The Pytorch Impala baseline fails but then continues to run. It runs at a throughput less than 100 and even occasionally goes negative even though the dashboard log shows the model finished training in about an hour at a reasonable pace. I’ve also been having low throughput with my own PyTorch models. Has anyone else been experiencing similar issues?
You mean low throughput on the evaluation server or also locally ?
In any case, @jyotish: do you want to share the throughput spreadsheet you prepared to tune the num_workers etc for the baselines ?
It might be helpful for participants to get a rough baseline of what throughput to expect in different scenarios.
Hello @gregory_eales,
The “fails but then continues” is because we re-evaluated your submission as it failed the first time due to an internal glitch.
Following is the throughput vs ray worker configuration on an evaluation node (with 1 P100 and 8 vCPUs) for impala baseline (tensorflow version).
throughput | workers | envs_per_worker | cpus_per_worker |
---|---|---|---|
757.7564057 | 2 | 2 | 1 |
923.4482437 | 4 | 2 | 1 |
993.133285 | 6 | 2 | 1 |
1006.230928 | 5 | 2 | 1 |
1107.859696 | 7 | 2 | 1 |
1109.078469 | 2 | 4 | 1 |
1362.100739 | 4 | 4 | 1 |
1409.114958 | 5 | 4 | 1 |
1457.701511 | 6 | 4 | 1 |
1460.446554 | 2 | 8 | 1 |
1534.667546 | 7 | 4 | 1 |
1613.769406 | 2 | 12 | 1 |
1732.683079 | 4 | 8 | 1 |
1735.013415 | 5 | 8 | 1 |
1756.762717 | 6 | 8 | 1 |
1803.119381 | 2 | 20 | 1 |
1811.492029 | 7 | 8 | 1 |
1824.598827 | 5 | 12 | 1 |
1827.744181 | 4 | 12 | 1 |
1831.147102 | 2 | 16 | 1 |
2035.535199 | 4 | 16 | 1 |
2106.670996 | 4 | 20 | 1 |
2108.46658 | 5 | 16 | 1 |
2128.366856 | 6 | 12 | 1 |
2206.309038 | 6 | 16 | 1 |
2218.835295 | 7 | 12 | 1 |
2224.173316 | 7 | 16 | 1 |
2243.448792 | 5 | 20 | 1 |
2291.233425 | 6 | 20 | 1 |
2329.457026 | 7 | 20 | 1 |
I just want to confirm that the pytorch impala baseline model does seem bugged. No changes, same model included in the starter kit. use_pytorch is True in the yaml config. Extremely low throughput.
Here is something I see in the metrics logs
(pid=102) /pytorch/torch/csrc/utils/tensor_numpy.cpp:141: UserWarning: The given NumPy array is not writeable, and PyTorch does not support non-writeable tensors. This means you can write to the underlying (supposedly non-writeable) NumPy array using the tensor. You may want to copy the array to protect its data or make it writeable before converting it to a tensor. This type of warning will be suppressed for the rest of this program.

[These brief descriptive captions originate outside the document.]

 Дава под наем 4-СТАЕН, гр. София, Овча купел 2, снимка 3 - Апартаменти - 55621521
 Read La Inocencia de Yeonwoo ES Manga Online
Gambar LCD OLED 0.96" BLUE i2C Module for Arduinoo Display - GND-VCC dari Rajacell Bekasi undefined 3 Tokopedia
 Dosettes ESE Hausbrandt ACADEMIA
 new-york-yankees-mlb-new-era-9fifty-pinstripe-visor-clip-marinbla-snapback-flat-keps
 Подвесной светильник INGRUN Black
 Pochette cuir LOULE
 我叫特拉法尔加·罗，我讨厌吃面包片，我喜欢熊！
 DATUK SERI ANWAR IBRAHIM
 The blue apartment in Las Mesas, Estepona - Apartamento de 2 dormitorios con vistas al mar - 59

I am also experiencing the same issues. Any idea if this will be fixed for pytorch?
@jyotish Downgrading to 1.3.x works locally, thanks.

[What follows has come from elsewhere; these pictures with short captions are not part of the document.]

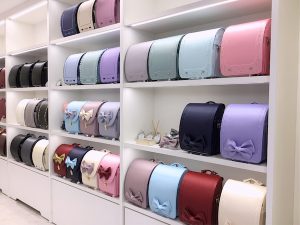 青山 ランドセル コレクション atelier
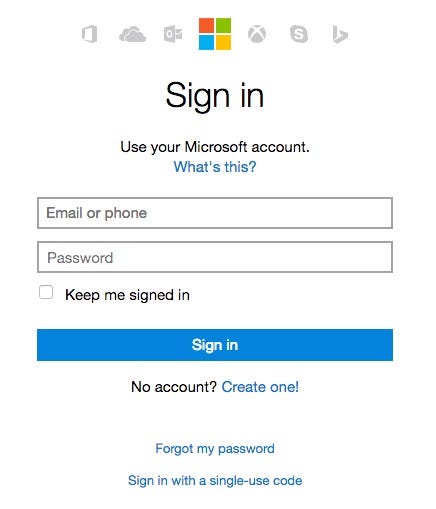 Hotmail Sign In Hotmail Login Medium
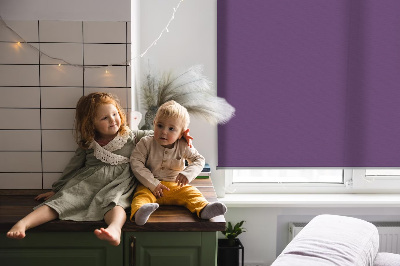 Store intérieur Violet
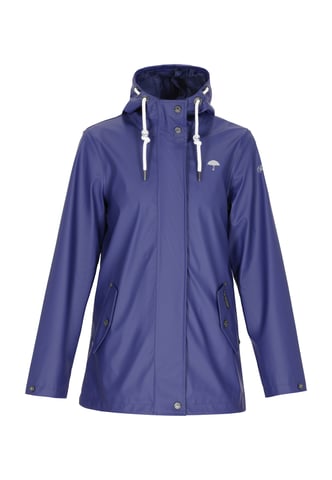 Schmuddelwedda Jas vrouwen marine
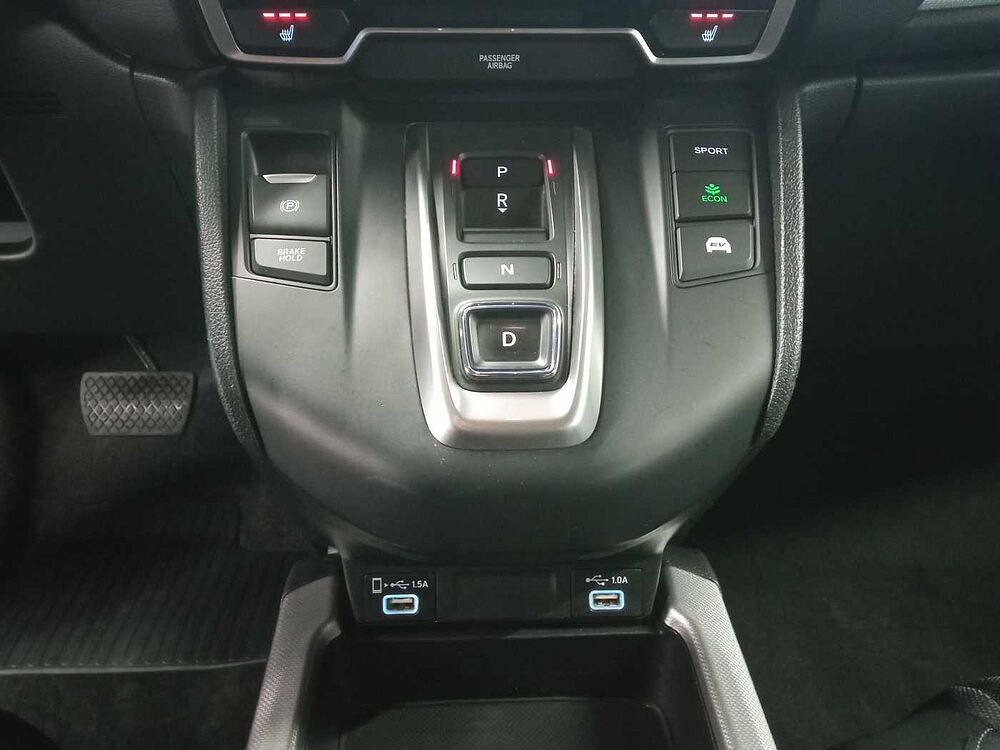 Honda CR-V Híbrido 2.0 i-MMD Elegance Navi 4x2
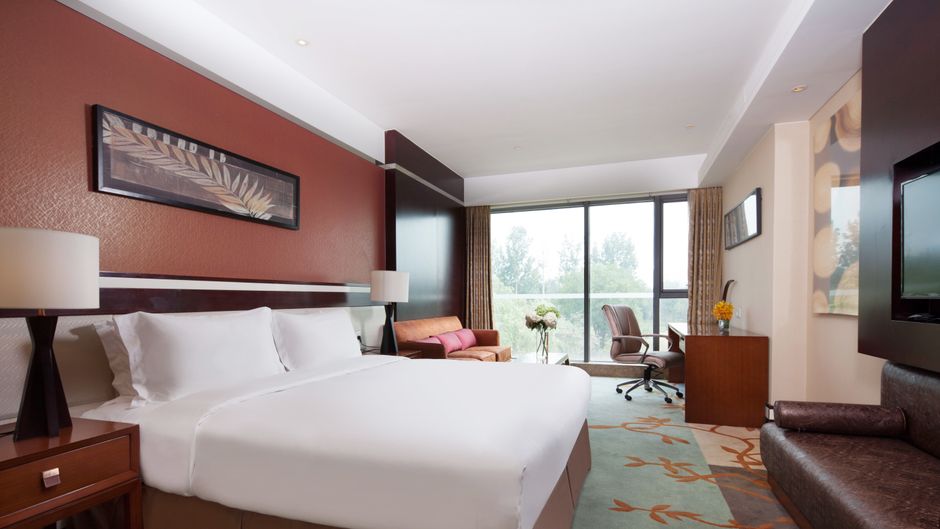 Holiday Inn Beijing Shijingshan Parkview Room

How do you make sure it installs 1.3.x when submitting? I added torch==1.3.1
to requirements.txt
(since RUN pip install -r requirements.txt --no-cache-dir
is called in Dockerfile) but print(torch.__version__)
in impala agent still gave me 1.5.x.
Hello @mtrazzi
You need to set "docker_build": true
in your aicrowd.json
file. Without this, we will use the default image and there will not be any pip installs from your requirements.txt.